[Data shown]

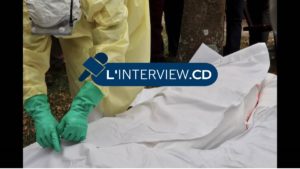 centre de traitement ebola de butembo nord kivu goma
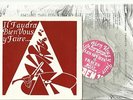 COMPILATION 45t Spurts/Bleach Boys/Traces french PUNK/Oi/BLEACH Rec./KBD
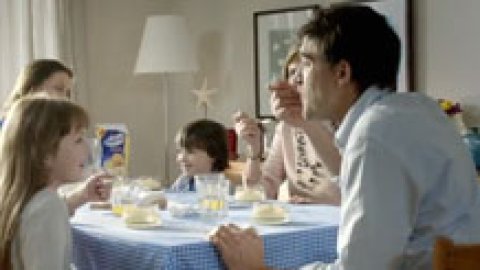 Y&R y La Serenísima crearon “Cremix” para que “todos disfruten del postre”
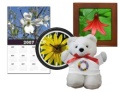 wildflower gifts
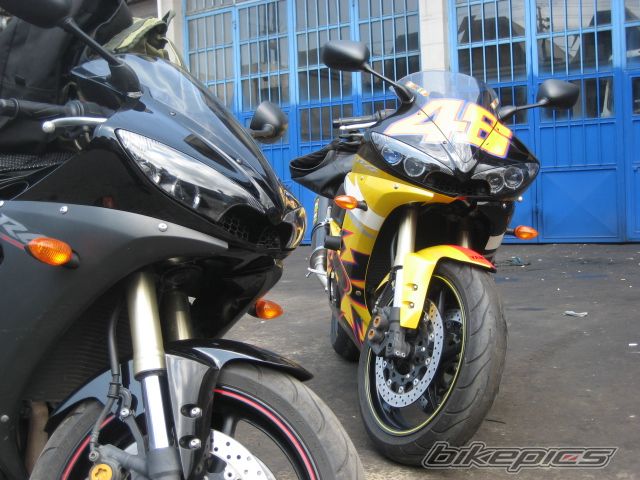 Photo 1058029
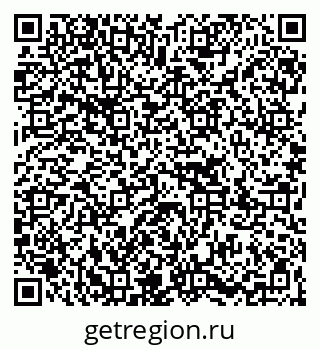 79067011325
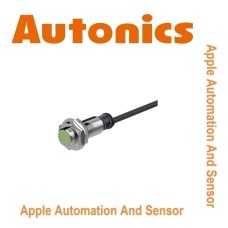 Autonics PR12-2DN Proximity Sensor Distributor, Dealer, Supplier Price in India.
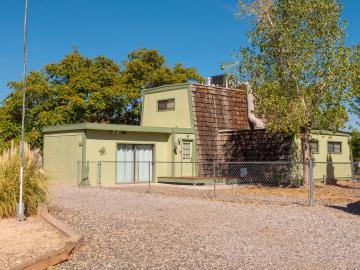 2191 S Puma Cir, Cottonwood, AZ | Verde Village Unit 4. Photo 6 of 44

[Description of the task]
Restate the records above verbatim. Pictures stay out.

[Your response]
 centre de traitement ebola de butembo nord kivu goma
 COMPILATION 45t Spurts/Bleach Boys/Traces french PUNK/Oi/BLEACH Rec./KBD
 Y&R y La Serenísima crearon “Cremix” para que “todos disfruten del postre”
 wildflower gifts
 Photo 1058029
 79067011325
 Autonics PR12-2DN Proximity Sensor Distributor, Dealer, Supplier Price in India.
 2191 S Puma Cir, Cottonwood, AZ | Verde Village Unit 4. Photo 6 of 44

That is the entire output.